En vertu du TVF, les emplois suivants, tels que catégorisés sous le Classification nationale des professions (CNP) 2021 système, qualifier :
- Grand groupe 72, métiers techniques et agents et contrôleurs du transport, à l’exclusion du sous-grand groupe 726, agents et contrôleurs du transport;
- Grand groupe 73, métiers généraux;
- Grand groupe 82, superviseurs en ressources naturelles, agriculture et production connexe ;
- Grand groupe 83, professions liées aux ressources naturelles et à la production connexe ;
- Grand groupe 92, superviseurs de la transformation, de la fabrication et des services publics, ainsi que opérateurs et contrôleurs des services publics ;
- Grand groupe 93, opérateurs centraux de contrôle et de processus et monteurs et inspecteurs d’assemblage d’aéronefs, à l’exclusion du sous-grand groupe 932, monteurs d’aéronefs et inspecteurs d’assemblage d’aéronefs ;
- Groupe mineur 6320, cuisiniers, bouchers et boulangers, et ;
- Groupe de base 62200, chefs.
Les candidats au FST doivent avoir le niveau de compétence linguistique canadien 5 pour parler et écouter, et le niveau 4 pour lire et écrire en anglais ou en français.

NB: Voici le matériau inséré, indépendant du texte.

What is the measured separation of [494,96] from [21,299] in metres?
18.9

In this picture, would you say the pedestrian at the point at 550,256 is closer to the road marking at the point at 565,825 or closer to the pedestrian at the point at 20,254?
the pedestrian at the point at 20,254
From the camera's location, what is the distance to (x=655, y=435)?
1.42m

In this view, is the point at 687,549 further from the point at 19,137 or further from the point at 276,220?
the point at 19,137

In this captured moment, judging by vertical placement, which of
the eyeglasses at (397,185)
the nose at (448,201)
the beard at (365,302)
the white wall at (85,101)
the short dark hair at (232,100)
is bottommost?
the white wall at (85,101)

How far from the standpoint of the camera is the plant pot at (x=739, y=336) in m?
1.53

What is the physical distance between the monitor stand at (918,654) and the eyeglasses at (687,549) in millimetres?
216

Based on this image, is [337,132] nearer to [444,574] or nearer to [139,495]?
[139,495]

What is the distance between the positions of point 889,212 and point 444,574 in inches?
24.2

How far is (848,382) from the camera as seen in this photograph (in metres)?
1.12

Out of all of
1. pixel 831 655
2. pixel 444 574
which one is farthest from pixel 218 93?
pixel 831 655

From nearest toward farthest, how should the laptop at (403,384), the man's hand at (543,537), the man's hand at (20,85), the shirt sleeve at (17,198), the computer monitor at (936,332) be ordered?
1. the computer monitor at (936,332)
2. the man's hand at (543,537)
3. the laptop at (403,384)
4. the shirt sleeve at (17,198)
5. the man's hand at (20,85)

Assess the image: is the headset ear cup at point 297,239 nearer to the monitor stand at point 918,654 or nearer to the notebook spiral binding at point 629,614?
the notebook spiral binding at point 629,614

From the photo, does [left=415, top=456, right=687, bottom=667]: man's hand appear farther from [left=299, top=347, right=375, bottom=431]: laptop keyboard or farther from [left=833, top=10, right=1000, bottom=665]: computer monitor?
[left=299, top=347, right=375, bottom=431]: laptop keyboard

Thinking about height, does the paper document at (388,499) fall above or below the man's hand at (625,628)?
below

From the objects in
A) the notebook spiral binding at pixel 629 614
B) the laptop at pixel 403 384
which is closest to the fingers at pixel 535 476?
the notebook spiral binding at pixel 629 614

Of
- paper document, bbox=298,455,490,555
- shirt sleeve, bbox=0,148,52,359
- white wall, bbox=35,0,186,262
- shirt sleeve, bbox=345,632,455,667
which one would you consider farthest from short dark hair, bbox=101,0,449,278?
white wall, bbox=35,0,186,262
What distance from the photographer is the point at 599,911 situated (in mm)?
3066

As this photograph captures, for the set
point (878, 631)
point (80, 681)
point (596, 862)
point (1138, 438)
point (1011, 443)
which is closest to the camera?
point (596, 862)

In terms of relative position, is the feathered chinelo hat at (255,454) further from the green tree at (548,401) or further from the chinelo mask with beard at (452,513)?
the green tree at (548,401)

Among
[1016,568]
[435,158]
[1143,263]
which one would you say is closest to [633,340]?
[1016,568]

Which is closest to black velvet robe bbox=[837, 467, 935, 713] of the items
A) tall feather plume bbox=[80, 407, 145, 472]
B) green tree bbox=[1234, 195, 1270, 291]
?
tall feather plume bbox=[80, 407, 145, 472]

Ils doivent également avoir au moins deux ans d’expérience de travail à temps plein, ou une quantité égale d’expérience de travail à temps partiel, dans un métier spécialisé au cours des cinq dernières années. Cette expérience de travail ne compte qu’une fois que le candidat est qualifié pour exercer la profession de manière indépendante.
Une offre d’emploi valide d’emploi à temps plein d’une durée d’au moins un an, ou un certificat de qualification dans ce métier spécialisé délivré par une autorité provinciale, territoriale ou fédérale canadienne est un élément clé des conditions d’admissibilité, mais il n’y a aucune exigence formelle en matière de formation en vertu de le FST.
Les candidats doivent démontrer qu’ils disposent des fonds requis pour s’établir au Canada.